* [About this task] Among the entries below, one stretch runs from the line that contains "A: Roosevelts muntjac" through the line that contains "family: Cricetidae". Repeat that stretch exactly, ends included, and only that.

* [Data]

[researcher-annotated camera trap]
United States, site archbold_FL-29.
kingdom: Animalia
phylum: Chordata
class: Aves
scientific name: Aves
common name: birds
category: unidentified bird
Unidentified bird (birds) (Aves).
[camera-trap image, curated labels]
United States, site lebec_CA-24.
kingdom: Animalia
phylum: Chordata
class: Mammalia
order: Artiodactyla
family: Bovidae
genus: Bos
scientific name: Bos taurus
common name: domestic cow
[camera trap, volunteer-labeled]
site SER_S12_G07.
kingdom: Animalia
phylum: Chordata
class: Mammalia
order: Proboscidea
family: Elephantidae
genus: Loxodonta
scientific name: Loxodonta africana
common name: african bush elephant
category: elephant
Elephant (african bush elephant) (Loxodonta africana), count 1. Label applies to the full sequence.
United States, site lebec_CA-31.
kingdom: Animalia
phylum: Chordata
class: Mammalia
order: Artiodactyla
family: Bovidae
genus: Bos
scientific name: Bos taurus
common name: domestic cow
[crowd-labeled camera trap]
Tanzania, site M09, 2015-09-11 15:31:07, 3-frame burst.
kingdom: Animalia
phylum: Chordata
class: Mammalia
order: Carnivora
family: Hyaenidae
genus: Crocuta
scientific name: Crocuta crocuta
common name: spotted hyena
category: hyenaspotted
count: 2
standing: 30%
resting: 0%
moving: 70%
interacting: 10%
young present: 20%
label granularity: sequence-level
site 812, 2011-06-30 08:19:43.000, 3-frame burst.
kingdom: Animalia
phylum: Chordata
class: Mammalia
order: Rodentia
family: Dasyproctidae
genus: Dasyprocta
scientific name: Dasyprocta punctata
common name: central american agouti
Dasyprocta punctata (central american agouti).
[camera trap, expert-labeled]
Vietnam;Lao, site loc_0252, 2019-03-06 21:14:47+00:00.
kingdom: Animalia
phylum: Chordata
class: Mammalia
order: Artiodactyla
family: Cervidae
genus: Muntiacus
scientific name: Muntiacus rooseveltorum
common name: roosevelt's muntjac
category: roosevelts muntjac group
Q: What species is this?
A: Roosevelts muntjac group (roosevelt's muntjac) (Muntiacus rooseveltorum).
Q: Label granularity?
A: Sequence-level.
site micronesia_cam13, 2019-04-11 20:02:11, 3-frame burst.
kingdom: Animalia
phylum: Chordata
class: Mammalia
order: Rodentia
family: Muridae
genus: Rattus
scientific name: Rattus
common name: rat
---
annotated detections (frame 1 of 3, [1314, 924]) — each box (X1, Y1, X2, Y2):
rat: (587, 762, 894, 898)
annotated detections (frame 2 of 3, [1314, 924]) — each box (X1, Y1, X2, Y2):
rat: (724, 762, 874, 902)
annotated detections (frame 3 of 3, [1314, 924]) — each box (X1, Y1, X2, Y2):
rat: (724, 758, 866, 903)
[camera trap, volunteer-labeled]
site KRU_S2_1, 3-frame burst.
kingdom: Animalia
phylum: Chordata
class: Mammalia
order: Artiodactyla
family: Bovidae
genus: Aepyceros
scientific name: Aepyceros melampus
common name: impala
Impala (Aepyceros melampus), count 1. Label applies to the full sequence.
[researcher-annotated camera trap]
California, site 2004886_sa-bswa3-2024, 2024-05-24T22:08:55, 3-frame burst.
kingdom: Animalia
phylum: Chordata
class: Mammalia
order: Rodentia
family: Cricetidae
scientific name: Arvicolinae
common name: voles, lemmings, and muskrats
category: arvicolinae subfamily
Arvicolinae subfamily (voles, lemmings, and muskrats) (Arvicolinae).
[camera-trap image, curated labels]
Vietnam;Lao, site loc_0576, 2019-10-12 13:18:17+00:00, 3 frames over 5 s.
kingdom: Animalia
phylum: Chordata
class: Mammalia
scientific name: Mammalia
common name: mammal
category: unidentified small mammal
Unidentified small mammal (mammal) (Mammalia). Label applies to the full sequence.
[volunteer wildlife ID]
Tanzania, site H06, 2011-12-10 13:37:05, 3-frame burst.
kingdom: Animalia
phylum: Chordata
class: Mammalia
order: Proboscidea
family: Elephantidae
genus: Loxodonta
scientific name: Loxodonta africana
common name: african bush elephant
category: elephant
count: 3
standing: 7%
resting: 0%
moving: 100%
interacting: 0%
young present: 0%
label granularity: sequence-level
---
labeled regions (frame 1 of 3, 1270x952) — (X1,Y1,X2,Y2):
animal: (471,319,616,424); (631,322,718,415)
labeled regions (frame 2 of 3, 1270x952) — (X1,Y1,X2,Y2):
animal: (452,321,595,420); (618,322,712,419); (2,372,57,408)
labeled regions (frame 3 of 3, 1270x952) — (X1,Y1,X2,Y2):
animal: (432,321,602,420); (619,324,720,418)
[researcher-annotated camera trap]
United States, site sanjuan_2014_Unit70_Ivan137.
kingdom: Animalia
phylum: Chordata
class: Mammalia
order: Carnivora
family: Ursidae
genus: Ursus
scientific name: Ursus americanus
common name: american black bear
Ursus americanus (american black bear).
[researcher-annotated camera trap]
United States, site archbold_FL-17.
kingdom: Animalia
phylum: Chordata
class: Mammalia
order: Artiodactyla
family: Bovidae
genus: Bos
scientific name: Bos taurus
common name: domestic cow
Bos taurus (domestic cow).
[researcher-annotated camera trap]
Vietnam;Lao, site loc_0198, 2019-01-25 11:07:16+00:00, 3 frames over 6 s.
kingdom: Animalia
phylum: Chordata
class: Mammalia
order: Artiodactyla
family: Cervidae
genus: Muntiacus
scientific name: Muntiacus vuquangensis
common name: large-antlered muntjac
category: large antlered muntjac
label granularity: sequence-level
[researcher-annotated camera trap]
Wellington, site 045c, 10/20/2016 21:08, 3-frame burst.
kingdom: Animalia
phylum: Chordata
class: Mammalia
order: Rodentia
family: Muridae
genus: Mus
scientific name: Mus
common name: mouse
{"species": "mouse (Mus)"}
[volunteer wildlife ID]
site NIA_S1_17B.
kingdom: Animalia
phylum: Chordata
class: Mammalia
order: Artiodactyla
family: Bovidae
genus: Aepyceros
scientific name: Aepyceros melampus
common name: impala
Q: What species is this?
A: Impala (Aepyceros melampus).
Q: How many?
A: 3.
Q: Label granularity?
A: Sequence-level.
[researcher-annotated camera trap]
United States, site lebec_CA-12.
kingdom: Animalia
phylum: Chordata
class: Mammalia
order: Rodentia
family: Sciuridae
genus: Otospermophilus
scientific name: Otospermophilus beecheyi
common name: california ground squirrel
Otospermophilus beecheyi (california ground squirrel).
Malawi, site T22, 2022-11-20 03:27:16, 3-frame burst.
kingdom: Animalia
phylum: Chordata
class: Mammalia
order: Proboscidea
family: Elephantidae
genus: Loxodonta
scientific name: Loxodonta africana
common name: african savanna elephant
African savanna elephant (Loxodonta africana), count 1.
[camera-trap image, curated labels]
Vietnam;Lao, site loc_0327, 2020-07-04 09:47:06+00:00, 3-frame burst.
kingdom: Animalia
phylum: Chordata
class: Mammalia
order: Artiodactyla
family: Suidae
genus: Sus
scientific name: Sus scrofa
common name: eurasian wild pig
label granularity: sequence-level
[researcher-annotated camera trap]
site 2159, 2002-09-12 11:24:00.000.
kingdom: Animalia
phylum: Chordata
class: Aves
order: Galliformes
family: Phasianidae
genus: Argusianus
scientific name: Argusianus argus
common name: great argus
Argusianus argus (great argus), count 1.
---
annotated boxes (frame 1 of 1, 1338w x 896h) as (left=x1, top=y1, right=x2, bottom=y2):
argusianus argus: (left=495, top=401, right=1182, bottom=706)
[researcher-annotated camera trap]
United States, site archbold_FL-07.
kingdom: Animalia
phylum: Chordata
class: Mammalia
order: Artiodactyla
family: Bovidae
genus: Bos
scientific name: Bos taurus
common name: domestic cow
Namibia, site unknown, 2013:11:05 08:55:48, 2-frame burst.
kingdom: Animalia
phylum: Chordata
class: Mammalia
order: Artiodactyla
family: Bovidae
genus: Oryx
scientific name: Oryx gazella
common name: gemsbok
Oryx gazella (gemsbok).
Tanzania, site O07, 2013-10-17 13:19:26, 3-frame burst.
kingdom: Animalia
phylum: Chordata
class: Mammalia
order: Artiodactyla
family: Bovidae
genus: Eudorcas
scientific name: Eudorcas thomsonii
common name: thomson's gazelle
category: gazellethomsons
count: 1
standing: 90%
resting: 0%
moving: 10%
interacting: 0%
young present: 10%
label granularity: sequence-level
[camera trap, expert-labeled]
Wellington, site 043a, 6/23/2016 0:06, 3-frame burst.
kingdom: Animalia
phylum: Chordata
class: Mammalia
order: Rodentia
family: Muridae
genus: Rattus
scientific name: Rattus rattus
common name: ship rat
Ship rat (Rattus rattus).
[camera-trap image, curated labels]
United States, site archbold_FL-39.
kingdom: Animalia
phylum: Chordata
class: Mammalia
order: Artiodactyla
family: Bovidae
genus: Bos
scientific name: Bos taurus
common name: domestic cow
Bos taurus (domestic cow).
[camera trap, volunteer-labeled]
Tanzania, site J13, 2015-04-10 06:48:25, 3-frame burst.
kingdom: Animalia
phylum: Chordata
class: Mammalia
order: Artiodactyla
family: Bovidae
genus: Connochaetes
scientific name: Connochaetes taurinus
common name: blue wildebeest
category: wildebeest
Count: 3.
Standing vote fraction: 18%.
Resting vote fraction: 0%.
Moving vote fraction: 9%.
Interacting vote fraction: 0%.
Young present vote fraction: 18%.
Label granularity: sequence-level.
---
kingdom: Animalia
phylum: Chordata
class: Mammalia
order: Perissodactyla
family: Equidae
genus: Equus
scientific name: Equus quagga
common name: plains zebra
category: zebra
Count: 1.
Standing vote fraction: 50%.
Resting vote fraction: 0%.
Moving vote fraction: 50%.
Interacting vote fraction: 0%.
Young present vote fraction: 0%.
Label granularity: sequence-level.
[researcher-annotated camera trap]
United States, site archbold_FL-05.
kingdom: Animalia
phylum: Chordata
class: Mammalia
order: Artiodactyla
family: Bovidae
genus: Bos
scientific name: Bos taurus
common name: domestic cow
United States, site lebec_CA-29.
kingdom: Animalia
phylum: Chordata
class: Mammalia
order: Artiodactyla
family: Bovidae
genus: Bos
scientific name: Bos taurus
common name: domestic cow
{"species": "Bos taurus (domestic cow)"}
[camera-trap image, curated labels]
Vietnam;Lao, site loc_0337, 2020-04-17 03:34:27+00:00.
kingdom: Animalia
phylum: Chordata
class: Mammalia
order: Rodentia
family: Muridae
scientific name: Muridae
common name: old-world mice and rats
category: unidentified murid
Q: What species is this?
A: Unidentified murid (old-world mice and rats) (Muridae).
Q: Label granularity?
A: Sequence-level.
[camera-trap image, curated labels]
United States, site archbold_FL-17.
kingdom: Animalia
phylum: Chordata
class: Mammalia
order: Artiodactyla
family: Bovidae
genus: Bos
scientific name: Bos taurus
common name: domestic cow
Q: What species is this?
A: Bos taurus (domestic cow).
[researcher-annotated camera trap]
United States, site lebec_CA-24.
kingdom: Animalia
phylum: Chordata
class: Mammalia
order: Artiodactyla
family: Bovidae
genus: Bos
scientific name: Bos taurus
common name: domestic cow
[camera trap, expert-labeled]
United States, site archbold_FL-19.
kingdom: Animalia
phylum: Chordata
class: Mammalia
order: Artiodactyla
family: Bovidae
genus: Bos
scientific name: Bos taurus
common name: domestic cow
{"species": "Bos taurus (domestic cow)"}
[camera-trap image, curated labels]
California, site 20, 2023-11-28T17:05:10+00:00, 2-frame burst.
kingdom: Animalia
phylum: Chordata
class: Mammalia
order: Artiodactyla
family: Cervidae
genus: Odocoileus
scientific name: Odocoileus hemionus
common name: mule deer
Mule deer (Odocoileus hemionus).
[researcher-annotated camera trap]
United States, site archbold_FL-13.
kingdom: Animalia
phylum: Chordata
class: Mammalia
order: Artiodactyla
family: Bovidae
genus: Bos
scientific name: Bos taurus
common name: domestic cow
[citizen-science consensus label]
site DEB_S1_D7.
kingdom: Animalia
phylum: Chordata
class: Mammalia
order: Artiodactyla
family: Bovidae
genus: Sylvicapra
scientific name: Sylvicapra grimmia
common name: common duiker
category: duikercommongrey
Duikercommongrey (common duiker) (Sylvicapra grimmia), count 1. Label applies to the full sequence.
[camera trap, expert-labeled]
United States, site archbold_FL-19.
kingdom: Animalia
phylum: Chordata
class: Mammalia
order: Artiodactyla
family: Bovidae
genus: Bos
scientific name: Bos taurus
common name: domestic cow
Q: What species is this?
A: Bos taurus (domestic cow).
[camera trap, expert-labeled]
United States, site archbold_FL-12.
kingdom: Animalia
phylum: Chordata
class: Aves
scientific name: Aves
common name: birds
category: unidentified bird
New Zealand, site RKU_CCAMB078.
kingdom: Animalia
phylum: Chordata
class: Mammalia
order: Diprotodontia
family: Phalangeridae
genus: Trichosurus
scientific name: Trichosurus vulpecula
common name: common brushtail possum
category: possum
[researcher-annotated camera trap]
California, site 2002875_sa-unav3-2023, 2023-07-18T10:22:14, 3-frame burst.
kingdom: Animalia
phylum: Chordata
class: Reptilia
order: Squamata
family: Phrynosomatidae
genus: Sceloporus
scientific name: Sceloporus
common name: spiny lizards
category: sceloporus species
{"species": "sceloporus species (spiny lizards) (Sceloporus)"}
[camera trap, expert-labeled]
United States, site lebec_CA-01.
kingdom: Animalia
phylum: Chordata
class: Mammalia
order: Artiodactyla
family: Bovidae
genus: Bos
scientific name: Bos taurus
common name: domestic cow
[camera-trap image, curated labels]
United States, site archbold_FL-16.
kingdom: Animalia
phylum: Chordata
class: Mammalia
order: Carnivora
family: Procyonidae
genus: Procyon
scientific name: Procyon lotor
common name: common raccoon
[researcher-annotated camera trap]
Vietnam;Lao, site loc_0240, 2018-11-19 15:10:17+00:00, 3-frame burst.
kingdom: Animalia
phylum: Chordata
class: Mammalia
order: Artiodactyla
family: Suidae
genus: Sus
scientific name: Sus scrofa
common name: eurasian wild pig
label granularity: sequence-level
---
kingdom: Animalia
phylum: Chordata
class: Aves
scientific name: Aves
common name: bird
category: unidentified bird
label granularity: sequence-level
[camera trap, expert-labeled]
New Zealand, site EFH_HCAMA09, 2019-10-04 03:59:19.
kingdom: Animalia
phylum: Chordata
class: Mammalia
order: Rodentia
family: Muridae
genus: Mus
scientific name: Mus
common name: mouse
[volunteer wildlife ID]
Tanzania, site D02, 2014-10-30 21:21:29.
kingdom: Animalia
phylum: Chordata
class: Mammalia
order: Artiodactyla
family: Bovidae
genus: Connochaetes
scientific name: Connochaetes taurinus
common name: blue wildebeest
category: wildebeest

* [Solved exercise]
A: Roosevelts muntjac group (roosevelt's muntjac) (Muntiacus rooseveltorum).
Q: Label granularity?
A: Sequence-level.
site micronesia_cam13, 2019-04-11 20:02:11, 3-frame burst.
kingdom: Animalia
phylum: Chordata
class: Mammalia
order: Rodentia
family: Muridae
genus: Rattus
scientific name: Rattus
common name: rat
---
annotated detections (frame 1 of 3, [1314, 924]) — each box (X1, Y1, X2, Y2):
rat: (587, 762, 894, 898)
annotated detections (frame 2 of 3, [1314, 924]) — each box (X1, Y1, X2, Y2):
rat: (724, 762, 874, 902)
annotated detections (frame 3 of 3, [1314, 924]) — each box (X1, Y1, X2, Y2):
rat: (724, 758, 866, 903)
[camera trap, volunteer-labeled]
site KRU_S2_1, 3-frame burst.
kingdom: Animalia
phylum: Chordata
class: Mammalia
order: Artiodactyla
family: Bovidae
genus: Aepyceros
scientific name: Aepyceros melampus
common name: impala
Impala (Aepyceros melampus), count 1. Label applies to the full sequence.
[researcher-annotated camera trap]
California, site 2004886_sa-bswa3-2024, 2024-05-24T22:08:55, 3-frame burst.
kingdom: Animalia
phylum: Chordata
class: Mammalia
order: Rodentia
family: Cricetidae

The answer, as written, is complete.